The position of women is determined by the way they can make decisions on how to spend money they earned themselves. In general, urban women have more decision power on how to spend their money: 48
percent of urban women indicate they alone can decide how the money is spend, against 31 percent in rural areas and only 6 percent among the Kuchi population. Even in the urban areas less than half of the
women can decide independently on how to spend their money. The level of freedom of movement remains
180
very restricted with three quarters of women not leaving the dwelling without the company of another person. Levels of seclusion remain high: about 50 percent of women leave the house four times or less
per month, while 12 percent of women indicate they never left the house in a whole month.

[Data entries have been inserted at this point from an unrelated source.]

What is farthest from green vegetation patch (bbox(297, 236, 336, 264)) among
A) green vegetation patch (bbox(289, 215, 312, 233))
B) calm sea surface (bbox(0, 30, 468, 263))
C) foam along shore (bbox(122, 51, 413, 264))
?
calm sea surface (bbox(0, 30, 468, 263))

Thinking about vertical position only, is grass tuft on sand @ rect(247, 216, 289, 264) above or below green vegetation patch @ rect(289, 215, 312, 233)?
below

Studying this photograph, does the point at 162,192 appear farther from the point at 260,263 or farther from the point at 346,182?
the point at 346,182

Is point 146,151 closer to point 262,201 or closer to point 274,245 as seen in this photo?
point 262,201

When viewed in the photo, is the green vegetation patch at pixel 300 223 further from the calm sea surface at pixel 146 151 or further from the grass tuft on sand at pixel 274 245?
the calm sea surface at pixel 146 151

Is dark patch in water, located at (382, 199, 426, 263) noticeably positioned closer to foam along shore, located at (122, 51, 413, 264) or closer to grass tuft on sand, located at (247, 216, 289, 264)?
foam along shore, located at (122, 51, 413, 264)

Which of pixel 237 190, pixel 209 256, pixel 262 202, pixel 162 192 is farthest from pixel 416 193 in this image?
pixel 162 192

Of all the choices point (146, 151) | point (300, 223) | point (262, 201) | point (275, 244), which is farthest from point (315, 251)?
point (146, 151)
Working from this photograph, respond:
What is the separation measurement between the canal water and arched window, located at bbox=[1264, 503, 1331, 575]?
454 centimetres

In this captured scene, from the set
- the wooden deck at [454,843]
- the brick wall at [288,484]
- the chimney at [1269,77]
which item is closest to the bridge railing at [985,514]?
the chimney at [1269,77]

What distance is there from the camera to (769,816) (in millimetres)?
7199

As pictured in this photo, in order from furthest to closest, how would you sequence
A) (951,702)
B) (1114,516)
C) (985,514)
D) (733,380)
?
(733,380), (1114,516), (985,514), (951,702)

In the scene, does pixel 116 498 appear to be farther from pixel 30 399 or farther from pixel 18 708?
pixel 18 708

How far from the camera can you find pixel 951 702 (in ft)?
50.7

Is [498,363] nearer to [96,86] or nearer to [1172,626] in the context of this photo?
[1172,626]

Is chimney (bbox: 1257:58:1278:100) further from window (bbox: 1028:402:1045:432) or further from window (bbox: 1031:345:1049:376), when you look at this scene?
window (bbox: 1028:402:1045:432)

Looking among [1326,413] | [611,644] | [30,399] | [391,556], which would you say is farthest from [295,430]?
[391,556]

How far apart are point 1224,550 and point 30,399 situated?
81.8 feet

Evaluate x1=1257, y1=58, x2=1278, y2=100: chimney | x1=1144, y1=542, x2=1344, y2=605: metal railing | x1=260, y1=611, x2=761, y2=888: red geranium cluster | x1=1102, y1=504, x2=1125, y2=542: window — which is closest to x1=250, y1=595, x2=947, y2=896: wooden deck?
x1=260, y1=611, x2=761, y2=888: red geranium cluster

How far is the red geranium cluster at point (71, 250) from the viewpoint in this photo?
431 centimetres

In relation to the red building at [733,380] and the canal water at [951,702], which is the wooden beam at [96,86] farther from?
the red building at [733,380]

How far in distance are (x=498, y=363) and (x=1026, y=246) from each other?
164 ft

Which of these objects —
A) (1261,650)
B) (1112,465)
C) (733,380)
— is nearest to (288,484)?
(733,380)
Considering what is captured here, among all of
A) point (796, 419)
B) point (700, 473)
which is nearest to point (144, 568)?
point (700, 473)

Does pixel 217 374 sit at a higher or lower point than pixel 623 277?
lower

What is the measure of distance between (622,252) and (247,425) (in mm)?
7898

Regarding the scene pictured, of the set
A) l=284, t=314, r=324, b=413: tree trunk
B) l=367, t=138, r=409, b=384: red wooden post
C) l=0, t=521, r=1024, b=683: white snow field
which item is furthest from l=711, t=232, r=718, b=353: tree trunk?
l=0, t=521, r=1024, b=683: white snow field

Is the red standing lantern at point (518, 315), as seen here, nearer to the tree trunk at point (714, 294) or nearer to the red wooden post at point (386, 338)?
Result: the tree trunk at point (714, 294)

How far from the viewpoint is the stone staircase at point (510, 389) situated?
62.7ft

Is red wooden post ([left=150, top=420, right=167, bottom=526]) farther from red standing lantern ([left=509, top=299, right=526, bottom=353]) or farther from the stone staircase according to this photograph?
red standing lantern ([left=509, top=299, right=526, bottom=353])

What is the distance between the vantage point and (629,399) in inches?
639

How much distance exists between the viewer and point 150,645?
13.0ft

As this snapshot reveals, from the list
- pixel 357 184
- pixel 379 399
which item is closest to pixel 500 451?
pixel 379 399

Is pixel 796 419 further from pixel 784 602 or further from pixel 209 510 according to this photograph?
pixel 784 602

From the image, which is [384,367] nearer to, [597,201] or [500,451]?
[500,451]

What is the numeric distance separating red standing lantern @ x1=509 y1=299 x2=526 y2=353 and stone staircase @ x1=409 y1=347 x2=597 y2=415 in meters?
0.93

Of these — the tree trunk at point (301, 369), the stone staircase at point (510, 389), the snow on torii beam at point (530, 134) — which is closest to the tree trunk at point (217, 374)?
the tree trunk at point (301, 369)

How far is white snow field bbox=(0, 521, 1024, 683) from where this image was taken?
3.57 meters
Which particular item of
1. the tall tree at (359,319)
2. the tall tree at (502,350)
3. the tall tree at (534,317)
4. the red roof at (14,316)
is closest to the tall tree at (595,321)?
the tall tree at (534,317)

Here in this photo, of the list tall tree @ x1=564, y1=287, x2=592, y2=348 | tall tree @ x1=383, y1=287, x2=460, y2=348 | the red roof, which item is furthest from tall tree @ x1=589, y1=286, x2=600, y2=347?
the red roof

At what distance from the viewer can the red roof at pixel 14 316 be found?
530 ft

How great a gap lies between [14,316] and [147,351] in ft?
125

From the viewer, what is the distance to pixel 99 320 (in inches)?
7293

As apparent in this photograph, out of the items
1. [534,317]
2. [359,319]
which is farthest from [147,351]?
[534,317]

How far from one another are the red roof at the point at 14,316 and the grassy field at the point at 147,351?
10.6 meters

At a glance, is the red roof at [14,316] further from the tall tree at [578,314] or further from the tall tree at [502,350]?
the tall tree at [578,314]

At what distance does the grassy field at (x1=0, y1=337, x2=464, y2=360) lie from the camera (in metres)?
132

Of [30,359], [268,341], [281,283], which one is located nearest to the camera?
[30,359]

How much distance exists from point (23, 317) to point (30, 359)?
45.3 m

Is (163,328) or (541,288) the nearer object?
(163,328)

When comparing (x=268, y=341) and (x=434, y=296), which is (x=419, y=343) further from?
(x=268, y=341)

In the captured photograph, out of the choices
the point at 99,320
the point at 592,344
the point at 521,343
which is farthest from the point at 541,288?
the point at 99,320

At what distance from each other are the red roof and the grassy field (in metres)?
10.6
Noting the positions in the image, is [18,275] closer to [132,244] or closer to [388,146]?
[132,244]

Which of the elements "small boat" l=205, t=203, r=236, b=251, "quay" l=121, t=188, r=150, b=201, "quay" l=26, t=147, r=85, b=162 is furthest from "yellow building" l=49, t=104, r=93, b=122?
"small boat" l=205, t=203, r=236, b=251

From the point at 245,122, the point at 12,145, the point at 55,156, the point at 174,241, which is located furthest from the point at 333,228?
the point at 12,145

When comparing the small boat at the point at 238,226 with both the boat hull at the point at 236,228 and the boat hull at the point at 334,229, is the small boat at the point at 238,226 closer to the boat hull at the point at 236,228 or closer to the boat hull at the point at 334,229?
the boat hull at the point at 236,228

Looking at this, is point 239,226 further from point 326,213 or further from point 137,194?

The health position of women is not discussed in this chapter but in chapter 11 on health. However, some health aspects are closely related to the position of women and deserve some attention here. In the 2013-
14 ALCS a question was asked about womens use of the health system and why they would not seek medical attention when needed. The most important reason why women did not seek medical attention
was that it was too expensive to get medical attention; 40 percent of women indicated this as the first reason. Pre-coded reasons that are closely connected to deprivation of women are
‘no female medical staff’, ‘no one to accompany’, ‘husband or family did not allow’ and ‘traditional constraints’. Of these
categories, ‘no one to accompany’ is the most important with 2 percent as the first reason and 6 percent as the second reason. Our results clearly show that poverty and geographical isolation are much more
important reasons than gender deprivation to explain why women often do not get the medical attention they need when they are sick or injured. These results confirm the findings of the NRVA 2007-08 when
expenses and distance were also found to be the major constraints for women to use health services.
It is interesting that despite the huge differences in social position and status, the priorities for development activities for men and women come very close together. Both indicate that the most
important way in which the government can assist their community is by the construction or repair of local roads. Also other priorities score quite similar for men and women alike. This is a clear indication
that despite the detrimental position of women vis à vis men both sexes continue to suffer from high levels of poverty and deprivation and need similar actions to improve their condition.